なので、まずは自然に起こる現象から身につけさせる…身体を反応させる事が大事になってきます。
そこから「身体を知る」でも書いたように力の入っている部位や入れ方などを知り、先述のような方法を試していくのが良いでしょう。
脱力に関する疑問点
近年は、どの家庭も幼少期から様々な習い事をさせていると思います。
その中でも多いのが「ピアノ」
音感やリズム感など身につけて損はないものですよね。
ただ、そのピアノに関して疑問が浮かんだのです。ピアノといえば「脱力」というイメージですが、ピアノを習っている子に限ってほぼ脱力ができない。というもの。
全力で最初から最後まで弾いているのでしょうか…
卒部して中学生になった今も出来ていない様子の子もいます。
他にも水泳やダンス。
どれも脱力必須のように思いますが、最近の習い事はそういった身につけるべきものは重要視されていないんですかね。

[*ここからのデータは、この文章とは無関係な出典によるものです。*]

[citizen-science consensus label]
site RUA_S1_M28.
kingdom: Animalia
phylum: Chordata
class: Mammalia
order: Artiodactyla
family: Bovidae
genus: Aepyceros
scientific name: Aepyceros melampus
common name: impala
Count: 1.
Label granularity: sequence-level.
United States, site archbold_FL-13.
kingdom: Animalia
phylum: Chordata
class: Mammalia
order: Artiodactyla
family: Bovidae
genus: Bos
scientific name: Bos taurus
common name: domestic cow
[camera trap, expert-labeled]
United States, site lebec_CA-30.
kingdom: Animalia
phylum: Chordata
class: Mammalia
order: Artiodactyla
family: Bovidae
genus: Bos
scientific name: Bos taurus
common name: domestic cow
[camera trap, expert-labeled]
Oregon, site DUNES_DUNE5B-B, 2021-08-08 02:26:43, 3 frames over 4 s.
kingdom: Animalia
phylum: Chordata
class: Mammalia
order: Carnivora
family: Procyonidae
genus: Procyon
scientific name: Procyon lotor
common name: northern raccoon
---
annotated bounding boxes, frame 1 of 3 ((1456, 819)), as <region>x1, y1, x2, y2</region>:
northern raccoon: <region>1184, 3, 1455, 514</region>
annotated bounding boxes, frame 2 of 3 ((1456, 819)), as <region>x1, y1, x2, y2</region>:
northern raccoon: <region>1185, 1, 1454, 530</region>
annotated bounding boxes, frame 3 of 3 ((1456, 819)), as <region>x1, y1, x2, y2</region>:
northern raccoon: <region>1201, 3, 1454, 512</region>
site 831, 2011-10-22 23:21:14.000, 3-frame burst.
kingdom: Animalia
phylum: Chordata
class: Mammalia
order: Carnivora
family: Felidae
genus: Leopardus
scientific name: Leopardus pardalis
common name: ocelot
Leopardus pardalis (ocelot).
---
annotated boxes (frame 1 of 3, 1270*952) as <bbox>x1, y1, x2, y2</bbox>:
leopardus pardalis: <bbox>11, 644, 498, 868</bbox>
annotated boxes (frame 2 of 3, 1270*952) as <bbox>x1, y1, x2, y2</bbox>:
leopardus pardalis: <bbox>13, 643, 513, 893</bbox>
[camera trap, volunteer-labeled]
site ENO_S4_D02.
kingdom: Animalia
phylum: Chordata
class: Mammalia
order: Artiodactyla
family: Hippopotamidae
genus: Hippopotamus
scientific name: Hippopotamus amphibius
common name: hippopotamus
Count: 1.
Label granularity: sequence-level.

それとも、もともと幼少期に自然の遊びをあまりせず過保護になんでもやってあげちゃう親の問題なのでしょうか。
ちなみに過保護も良くないですけど、脅威を与えるような自分の機嫌に任せた叱る行為も緊張状態を作り上げてしまうので良くないですね。
何でもかんでも「子供の本位」ではなく「親が習い事や周囲の関係を決めつけてしまう」というものですね。
まずは、親がその習い事の時の子供の状態を知ることです。
さいごに
脱力とはスポーツにおいて最高のパフォーマンスをあげるには欠かせないものだと思います。
スポーツ以外でも将来何かと役に立つものです。
そして、子供とは産まれたときからそういった能力を自然と身に付ける事ができるのです。
その環境を作ってあげるのが親の役目です。
今あなたの子供がスポーツや他の習い事において、いくらやっても上達しないと思っているのであれば、今までどういう環境作りをしてきたか思い返してみてください。
子供が自然と身に付けるべき能力の環境を考えてきましたか?
ただ習い事をさせるだけではなく、それらを上達するためにはどんな能力を必要とするのか、子供は基本的な動きや考えがどの程度身についているのか。
一緒に考えながら「子供」と「親」が共に成長していくのが「習い事」ではないでしょうか。
少しでも多くの子供達が「脱力」を身につけて最高のパフォーマンス・結果に繋がることが何より幸いです。